Joining the ICC: Is it good for the Palestinians?
Beirut - When in early April, building on its enhanced status at the United Nations since 2012, the Palestinian Authority (PA) joined the International Criminal Court (ICC), Palestinians at large expected it to immediately file a raft of complaints against Israel. As that did not happen, some Palestinians wondered half-jokingly whether the April 1st, ICC admission was not an April Fool’s joke played on them by their leader Mahmoud Abbas.
Palestinians rightly feel Israel has enjoyed a large degree of impunity in dealing with them and they certainly hope that joining the global last resort court – whose mandate is to investigate war crimes, crimes against humanity and genocide — will act as a deterrent.
If held accountable, Israeli military and political leaders might think twice before resorting to their usual violent tactics for fear of ending up in front of the International Court of Justice.
Though Israel has not ratified the Rome statute, which is the founding treaty establishing the ICC, Israeli individuals could be prosecuted for crimes committed in Palestinian territories. Last summer’s Gaza war is already under review by ICC prosecutor Fatou Bensouda, the PA having asked the court to retroactively extend its jurisdiction starting from June 13, 2014.
The Palestinian street feels Abbas’ decision to join the court was long overdue. And, indeed, the disproportionate use of force by Israel last summer in Gaza certainly qualifies for legal independent scrutiny with the killing of more than 2,200 Palestinians, a majority of them civilians; the wounding of 11,000, many with life-changing injuries; and the destruction of entire residential neighbourhoods.
It is now up to Bensouda to decide, following the current review, whether a full-scale investigation should be launched.
But the situation in Gaza is not the only issue that should be addressed. On top of the list there is the unrelenting building of Jewish settlements in the West Bank and East Jerusalem and the transfer by Israel of 550,000 of its citizens to territories occupied in 1967, which could qualify as a war crime.

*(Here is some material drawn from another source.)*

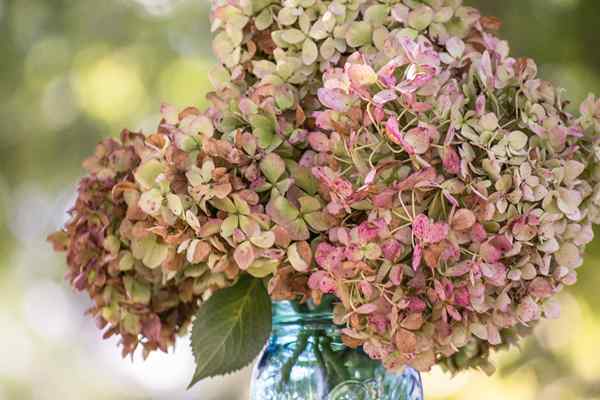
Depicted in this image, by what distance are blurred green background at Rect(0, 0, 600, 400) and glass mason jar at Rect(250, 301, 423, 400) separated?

So could be the so-called “price tag” policy by Jewish settlers in the occupied West Bank against Palestinian civilians resulting in the destruction of property, uprooting of trees, arson and physical attacks.
No wonder many Palestinians ask what Abbas is waiting for before he takes action.
For the time being the Ramallah leadership is treading cautiously. Clearly it has managed to finally score a victory of sorts against Israel. After being unable to muster enough votes last December to submit a UN resolution setting a target date for the end of the Israeli occupation and the establishment of a Palestinian state, Abbas is hoping that the mere ICC admission will help placate public opinion.
But that might not be enough and, in any case, Abbas’ room to manoeuvre is not as narrow as one would think. True, joining the ICC may be a double-edged sword but Palestinians are ready to face the prospect of Hamas militants being accused of war crimes for indiscriminately shelling Israeli territory from Gaza. And Abbas had every single Palestinian political group agree in writing to joining the ICC whatever the consequences or backlash might be.
Palestinians say they are not impressed either by the US Congress eventually deciding to cut US aid to the PA — some $400 million a year – or by Israel withholding, as it did, tax revenues it collects — for a 3% fee — on behalf of the PA on goods transiting Israeli ports.
They point that withholding Palestinian monies is also a double-edged sword for Israel fears the collapse of the PA should it not be able to pay its civil servants and security forces. That is why the Israeli military, which does not favour directly ruling the occupied territories, advised Israeli Prime Minister Binyamin Netanyahu to unfreeze the Palestinian custom revenues, which he did — partially.
While the Palestinian street is eager to seek accountability for Israel’s brutal policies, and would also like the PA to halt effectively security cooperation with the Jewish state, the Ramallah leadership is seemingly reluctant to submit real cases before the ICC and waste energy in legal procedures and battles that could alienate the United States.
Instead, Abbas is focusing – with the help of the French — on going back to the UN Security Council to obtain a resolution setting a date for the end of Israeli occupation and the establishment of a Palestinian state along the June 4, 1967, lines.
In any case, bilateral peace talks with Israel do appear pointless considering Netanyahu’s recent public vow not to allow a Palestinian state on his watch and putting international pressure on Israel is the only peaceful option left for the PA.
In this sense, joining the ICC was certainly a good move for it provides the PA with some much-needed leverage. It might also increase international support for the Palestinians because, as one official said privately: “This could show the world that we are not terrorists and that we resort to legal and peaceful actions to seek justice and end Israeli occupation. This could also boost the boycott, divestment and sanctions campaign against Israel.”
It may be so. But at some point Abbas, who already compares very unfavourably in Palestinian public opinion with the late Palestinian leader Yasser Arafat, will have to make bold moves if he does not want to become totally irrelevant among his own people.